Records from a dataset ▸
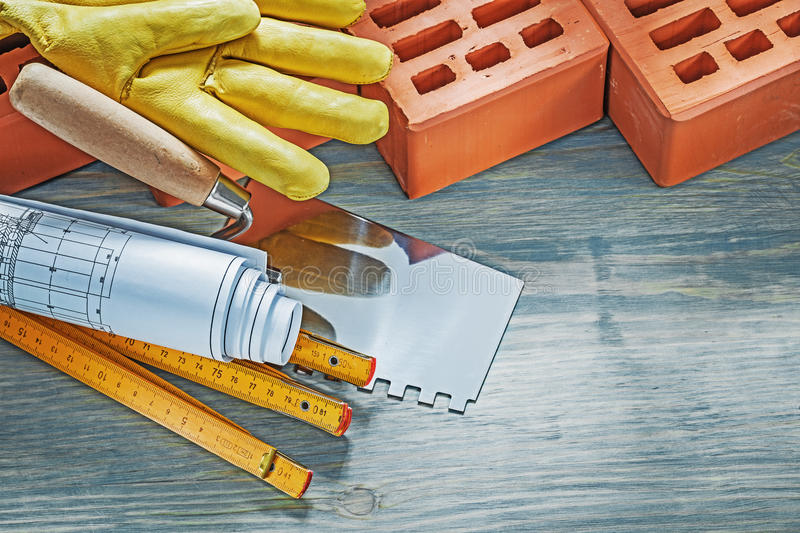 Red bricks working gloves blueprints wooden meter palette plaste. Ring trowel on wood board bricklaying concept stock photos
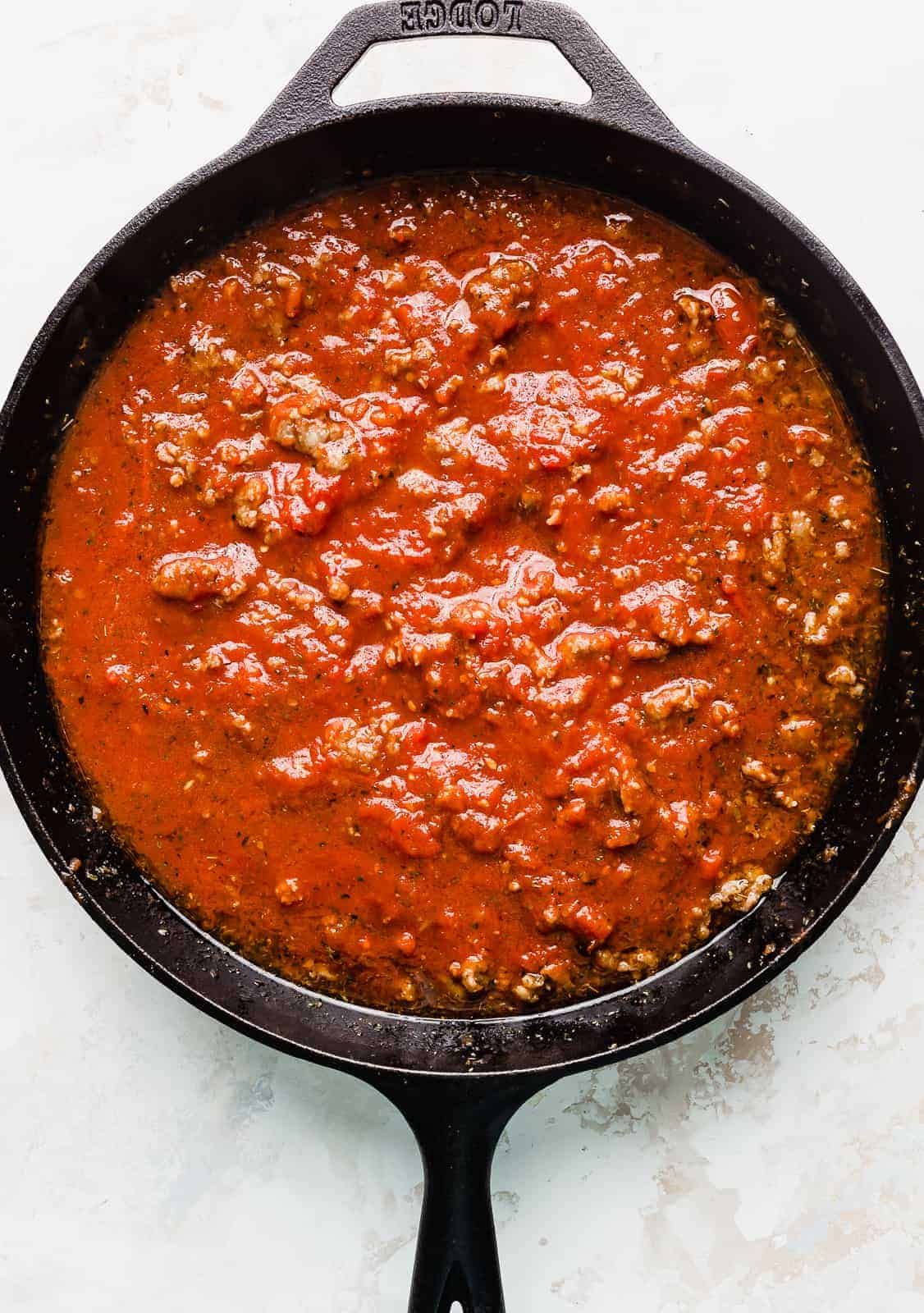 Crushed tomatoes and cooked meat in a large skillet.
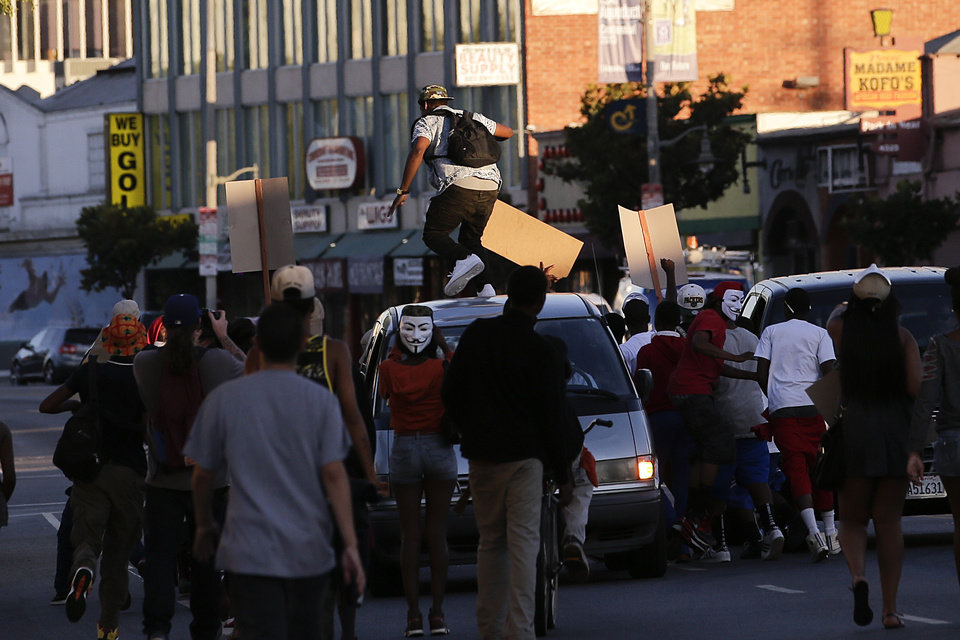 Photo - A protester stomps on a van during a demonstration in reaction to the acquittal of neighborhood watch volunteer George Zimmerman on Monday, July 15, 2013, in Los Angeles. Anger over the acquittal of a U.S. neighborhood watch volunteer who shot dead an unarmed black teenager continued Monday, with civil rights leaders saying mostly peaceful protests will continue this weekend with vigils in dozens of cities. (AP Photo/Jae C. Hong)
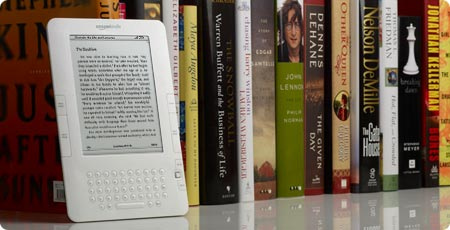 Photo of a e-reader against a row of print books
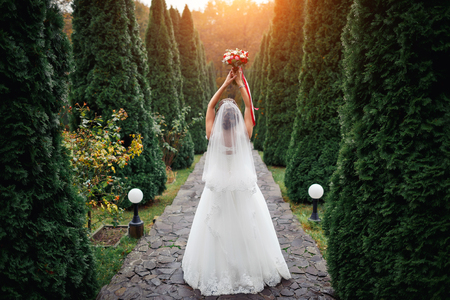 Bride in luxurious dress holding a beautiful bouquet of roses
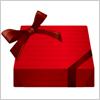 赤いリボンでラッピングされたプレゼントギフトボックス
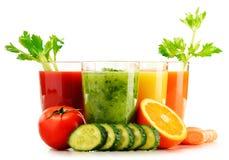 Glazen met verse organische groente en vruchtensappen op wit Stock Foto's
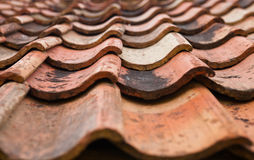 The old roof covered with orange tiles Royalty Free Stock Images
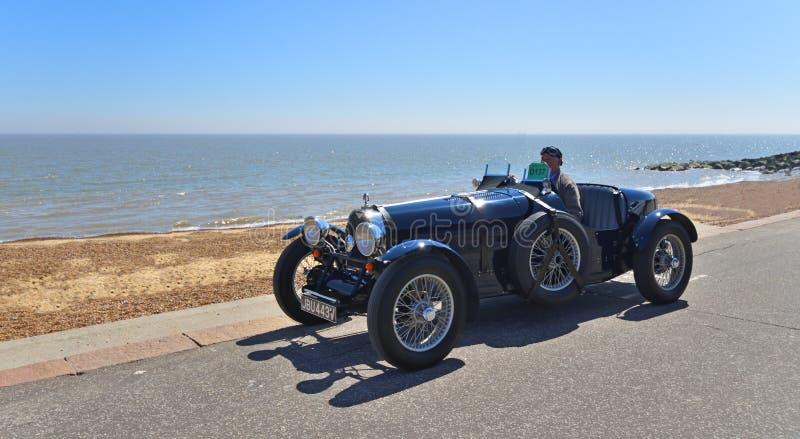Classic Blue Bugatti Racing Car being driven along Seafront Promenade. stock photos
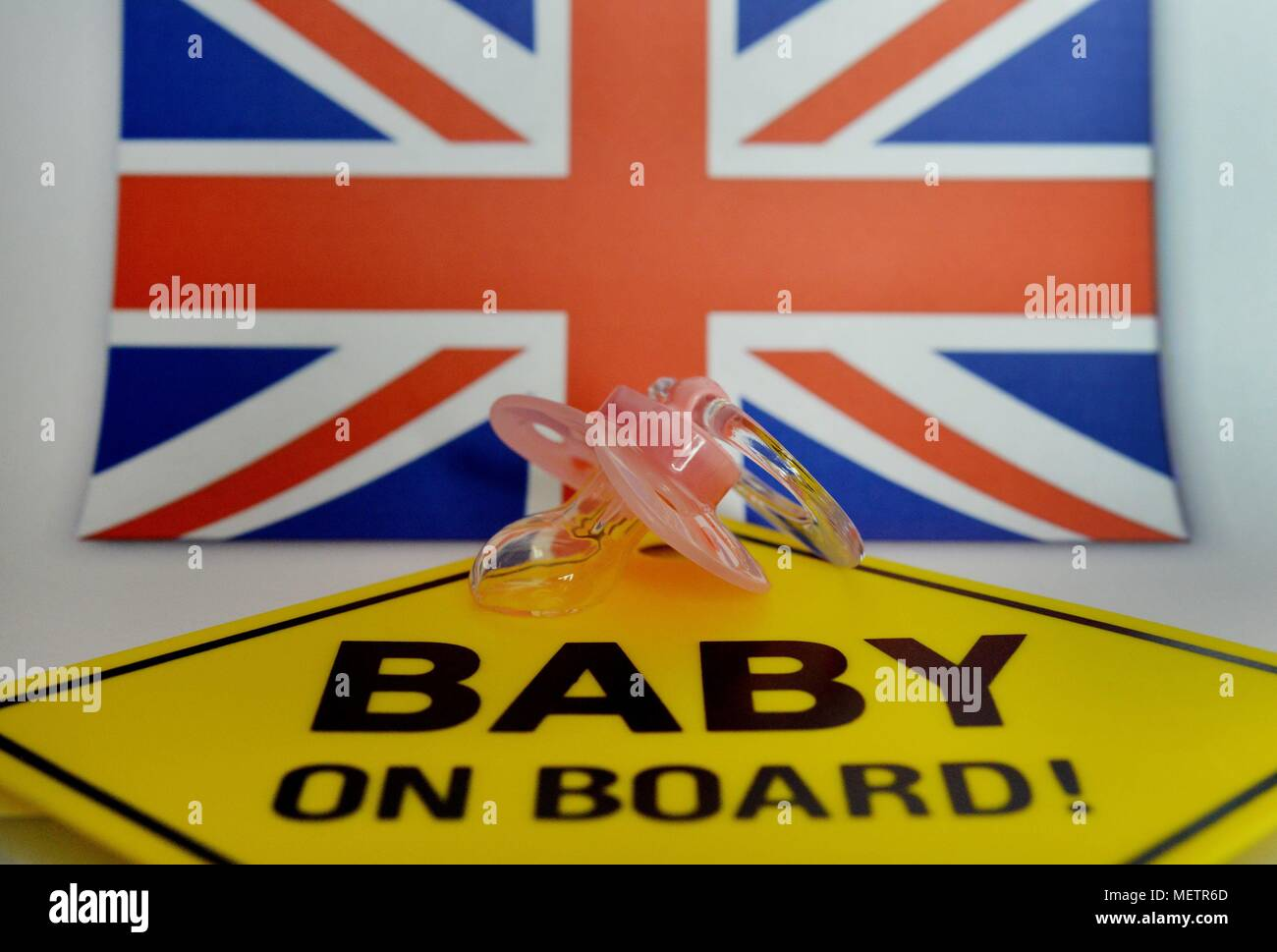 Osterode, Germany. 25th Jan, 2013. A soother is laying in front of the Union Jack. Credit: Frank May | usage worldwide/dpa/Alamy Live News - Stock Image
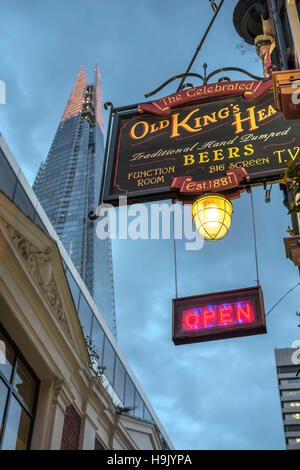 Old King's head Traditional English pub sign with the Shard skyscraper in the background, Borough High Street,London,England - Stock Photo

WHAT THE EXERCISE ASKS ▸
Every line from the one containing "Osterode, Germany. 25th" to the final line of the records should be duplicated exactly; no picture is to be copied.

RESULT OF THIS TASK ▸
 Osterode, Germany. 25th Jan, 2013. A soother is laying in front of the Union Jack. Credit: Frank May | usage worldwide/dpa/Alamy Live News - Stock Image
 Old King's head Traditional English pub sign with the Shard skyscraper in the background, Borough High Street,London,England - Stock Photo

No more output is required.